22 juta orang di negara itu juga mengalami kekurangan makanan, bahan bakar dan obat-obatan selama berbulan-bulan.
Kemarahan publik memuncak ketika puluhan ribu pengunjuk rasa menyerbu rumah presiden saat itu Gotabaya Rajapaksa, memaksanya untuk mundur.
Nama Ranil Wickremesinghe sendiri telah tercoreng di mata banyak orang Sri Lanka karena hubungannya dengan Gotabaya Rajapaksa.

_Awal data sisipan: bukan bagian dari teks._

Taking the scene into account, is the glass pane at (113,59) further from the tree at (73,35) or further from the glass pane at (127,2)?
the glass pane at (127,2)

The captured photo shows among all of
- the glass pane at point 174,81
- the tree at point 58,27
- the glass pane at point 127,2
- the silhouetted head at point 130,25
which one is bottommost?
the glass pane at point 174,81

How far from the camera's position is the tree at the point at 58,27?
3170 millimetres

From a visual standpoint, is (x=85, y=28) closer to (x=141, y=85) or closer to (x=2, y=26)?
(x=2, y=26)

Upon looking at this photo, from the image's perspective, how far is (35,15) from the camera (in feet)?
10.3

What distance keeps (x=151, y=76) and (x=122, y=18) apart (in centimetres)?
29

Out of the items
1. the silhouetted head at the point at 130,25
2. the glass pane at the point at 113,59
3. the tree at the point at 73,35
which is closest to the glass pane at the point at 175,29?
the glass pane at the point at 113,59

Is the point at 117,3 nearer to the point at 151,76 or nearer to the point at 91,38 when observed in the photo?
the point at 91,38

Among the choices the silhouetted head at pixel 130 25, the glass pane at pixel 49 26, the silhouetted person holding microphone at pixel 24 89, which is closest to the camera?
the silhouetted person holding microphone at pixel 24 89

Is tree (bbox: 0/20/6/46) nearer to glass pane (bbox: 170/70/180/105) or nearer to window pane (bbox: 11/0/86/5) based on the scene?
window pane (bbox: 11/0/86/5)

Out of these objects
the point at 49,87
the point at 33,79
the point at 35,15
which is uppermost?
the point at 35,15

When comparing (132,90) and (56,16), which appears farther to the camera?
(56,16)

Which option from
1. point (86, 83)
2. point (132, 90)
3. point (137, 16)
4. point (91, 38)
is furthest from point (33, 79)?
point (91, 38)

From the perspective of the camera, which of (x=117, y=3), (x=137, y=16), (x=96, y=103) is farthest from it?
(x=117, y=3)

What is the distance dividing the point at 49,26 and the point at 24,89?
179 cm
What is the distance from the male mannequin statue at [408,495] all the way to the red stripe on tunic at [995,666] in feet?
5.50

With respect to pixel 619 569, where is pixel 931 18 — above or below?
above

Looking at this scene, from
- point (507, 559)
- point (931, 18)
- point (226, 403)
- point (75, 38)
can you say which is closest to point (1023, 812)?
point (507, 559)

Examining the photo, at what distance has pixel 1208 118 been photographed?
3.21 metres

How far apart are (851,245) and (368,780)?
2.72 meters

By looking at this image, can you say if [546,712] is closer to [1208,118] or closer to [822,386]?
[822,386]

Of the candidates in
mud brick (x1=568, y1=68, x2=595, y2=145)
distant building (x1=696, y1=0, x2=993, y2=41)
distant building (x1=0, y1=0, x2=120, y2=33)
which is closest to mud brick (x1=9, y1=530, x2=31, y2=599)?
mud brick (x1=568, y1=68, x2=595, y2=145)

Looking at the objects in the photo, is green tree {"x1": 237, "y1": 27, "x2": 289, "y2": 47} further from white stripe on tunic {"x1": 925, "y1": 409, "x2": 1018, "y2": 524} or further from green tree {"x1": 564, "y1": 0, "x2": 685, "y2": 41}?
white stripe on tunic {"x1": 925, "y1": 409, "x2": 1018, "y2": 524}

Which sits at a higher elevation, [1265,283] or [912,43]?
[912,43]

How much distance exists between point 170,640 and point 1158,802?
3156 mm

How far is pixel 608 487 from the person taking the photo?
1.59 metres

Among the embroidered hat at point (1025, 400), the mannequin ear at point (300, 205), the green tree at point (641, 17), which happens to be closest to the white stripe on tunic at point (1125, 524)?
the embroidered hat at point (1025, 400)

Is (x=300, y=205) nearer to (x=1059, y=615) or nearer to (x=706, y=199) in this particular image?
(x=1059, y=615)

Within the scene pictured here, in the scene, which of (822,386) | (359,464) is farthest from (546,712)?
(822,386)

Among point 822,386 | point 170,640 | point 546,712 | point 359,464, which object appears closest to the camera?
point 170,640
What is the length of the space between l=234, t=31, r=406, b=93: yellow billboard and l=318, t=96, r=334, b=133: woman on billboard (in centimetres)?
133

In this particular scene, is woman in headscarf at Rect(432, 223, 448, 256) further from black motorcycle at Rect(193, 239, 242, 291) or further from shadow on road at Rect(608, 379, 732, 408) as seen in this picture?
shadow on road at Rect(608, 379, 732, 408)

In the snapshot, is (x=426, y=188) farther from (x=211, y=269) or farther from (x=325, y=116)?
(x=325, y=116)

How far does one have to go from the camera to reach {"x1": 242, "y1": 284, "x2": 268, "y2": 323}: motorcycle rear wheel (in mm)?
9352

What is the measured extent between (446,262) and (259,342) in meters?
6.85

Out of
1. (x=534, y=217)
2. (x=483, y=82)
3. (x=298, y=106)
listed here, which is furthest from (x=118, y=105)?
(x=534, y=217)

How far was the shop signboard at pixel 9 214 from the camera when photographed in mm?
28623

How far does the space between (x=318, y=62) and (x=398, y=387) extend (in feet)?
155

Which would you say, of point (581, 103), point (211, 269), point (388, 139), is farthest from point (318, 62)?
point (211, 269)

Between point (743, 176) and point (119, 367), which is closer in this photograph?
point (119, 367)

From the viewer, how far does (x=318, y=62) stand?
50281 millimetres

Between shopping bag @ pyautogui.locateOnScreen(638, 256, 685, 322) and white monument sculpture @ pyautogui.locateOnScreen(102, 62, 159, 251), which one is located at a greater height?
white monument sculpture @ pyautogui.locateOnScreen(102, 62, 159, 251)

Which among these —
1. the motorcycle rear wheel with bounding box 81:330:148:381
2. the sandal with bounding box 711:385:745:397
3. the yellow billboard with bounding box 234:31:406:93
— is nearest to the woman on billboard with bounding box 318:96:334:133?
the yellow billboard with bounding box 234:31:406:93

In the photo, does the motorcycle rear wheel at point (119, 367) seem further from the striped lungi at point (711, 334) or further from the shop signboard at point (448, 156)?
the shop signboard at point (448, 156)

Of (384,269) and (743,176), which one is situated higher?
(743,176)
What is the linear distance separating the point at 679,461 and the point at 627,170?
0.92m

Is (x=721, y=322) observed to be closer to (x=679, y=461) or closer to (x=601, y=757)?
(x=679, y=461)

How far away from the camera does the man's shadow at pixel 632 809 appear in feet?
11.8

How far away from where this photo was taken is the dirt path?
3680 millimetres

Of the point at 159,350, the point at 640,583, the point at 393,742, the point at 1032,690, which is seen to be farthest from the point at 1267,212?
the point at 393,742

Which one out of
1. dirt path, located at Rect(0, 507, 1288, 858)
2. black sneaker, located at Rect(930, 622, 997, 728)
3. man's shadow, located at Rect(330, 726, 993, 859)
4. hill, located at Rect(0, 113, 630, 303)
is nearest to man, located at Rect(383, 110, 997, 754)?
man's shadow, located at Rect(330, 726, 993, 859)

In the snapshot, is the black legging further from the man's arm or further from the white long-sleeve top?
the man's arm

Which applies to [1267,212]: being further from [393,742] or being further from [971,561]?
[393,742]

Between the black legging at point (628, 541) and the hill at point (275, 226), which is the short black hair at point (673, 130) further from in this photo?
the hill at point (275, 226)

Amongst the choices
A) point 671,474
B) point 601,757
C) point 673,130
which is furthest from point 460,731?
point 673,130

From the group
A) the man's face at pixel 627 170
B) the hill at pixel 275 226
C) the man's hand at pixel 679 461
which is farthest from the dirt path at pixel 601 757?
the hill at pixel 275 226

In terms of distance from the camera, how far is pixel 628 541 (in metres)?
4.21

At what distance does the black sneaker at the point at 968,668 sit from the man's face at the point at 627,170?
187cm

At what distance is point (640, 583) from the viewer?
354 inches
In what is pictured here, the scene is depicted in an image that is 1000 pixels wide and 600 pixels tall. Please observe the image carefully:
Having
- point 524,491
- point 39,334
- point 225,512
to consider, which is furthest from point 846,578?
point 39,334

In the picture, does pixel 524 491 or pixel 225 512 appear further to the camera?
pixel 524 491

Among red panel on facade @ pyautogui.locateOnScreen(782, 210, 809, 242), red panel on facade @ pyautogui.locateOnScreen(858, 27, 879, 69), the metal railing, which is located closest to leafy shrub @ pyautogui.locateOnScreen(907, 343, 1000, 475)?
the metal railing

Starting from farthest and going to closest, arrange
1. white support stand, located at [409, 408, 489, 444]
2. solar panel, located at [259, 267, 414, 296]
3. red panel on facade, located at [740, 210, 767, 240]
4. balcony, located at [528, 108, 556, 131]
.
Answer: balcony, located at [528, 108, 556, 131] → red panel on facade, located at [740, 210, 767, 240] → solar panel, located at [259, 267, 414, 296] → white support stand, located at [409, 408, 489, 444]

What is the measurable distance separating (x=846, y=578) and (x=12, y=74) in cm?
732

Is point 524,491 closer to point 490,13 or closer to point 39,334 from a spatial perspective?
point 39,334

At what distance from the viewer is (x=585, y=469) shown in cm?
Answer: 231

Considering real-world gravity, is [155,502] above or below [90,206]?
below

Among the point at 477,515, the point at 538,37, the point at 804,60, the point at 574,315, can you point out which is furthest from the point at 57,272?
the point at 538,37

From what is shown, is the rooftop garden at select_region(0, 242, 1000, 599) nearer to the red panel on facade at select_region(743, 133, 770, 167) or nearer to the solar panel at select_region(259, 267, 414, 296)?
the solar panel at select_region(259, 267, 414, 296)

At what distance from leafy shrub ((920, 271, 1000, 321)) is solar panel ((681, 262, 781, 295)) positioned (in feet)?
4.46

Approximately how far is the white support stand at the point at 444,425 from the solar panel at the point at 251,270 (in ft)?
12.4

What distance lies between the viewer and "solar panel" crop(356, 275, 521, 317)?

"Kami tidak butuh Ranil, dia sama dengan Gota," kata Irfan Hussain, peternak unggas di ibu kota Kolombo, dikutip CNA.
"Saya tidak berpikir dia akan membuat negara kita lebih baik. Dia hanya memikirkan dirinya sendiri, bukan orang-orangnya," tambahnya.
Ranil Wickremesinghe secara luas diharapkan mengundang teman sekolahnya dan mantan menteri administrasi publik Dinesh Gunawardena untuk menjadi perdana menteri dalam pemerintahan persatuan.
Tetapi sumber-sumber politik mengatakan setidaknya ada dua kandidat lain yang ikut dalam pemilihan.
"Akan ada beberapa anggota parlemen dari oposisi utama yang bergabung dengan kabinet," kata seorang sumber yang dekat dengan Ranil Wickremesinghe.
Baca juga: Sri Lanka Tolak Pemimpin Baru: Ranil Wickremesinghe Bukan Presiden Kami, Dia Lebih Licik
Prioritas bagi pemerintah baru adalah mengejar pembicaraan bailout yang sedang berlangsung dengan Dana Moneter Internasional (IMF) dan merestrukturisasi utang luar negerinya yang tidak berkelanjutan.
Badan Intelijen Pusat AS semalam menyalahkan krisis keuangan Sri Lanka pada investasi China yang berutang tinggi, beberapa di antaranya mendanai proyek infrastruktur gajah putih.
"Orang China memiliki banyak beban untuk dilempar dan mereka dapat membuat kasus yang sangat menarik untuk investasi mereka," kata kepala CIA Bill Burns.
Dia mengatakan bahwa Sri Lanka telah membuat beberapa taruhan bodoh tentang masa depan ekonomi mereka.
China adalah pemberi pinjaman luar negeri bilateral terbesar di Sri Lanka, menyumbang lebih dari 10 persen dari utang luar negerinya sebesar US$51 miliar, di mana pemerintah mengumumkan default pada bulan April.
Bagian yang lebih besar dari pinjaman berutang kepada pemegang obligasi berdaulat internasional, sementara para ekonom menyalahkan pemotongan pajak yang tidak berkelanjutan yang didorong oleh Gotabaya Rajapaksa karena melumpuhkan pendapatan pemerintah.
Juru bicara kementerian luar negeri Beijing Weng Wenbin mengatakan tanggapan dari pejabat AS tidak akan mempengaruhi hubungan ramah dan menguntungkan China dengan Sri Lanka.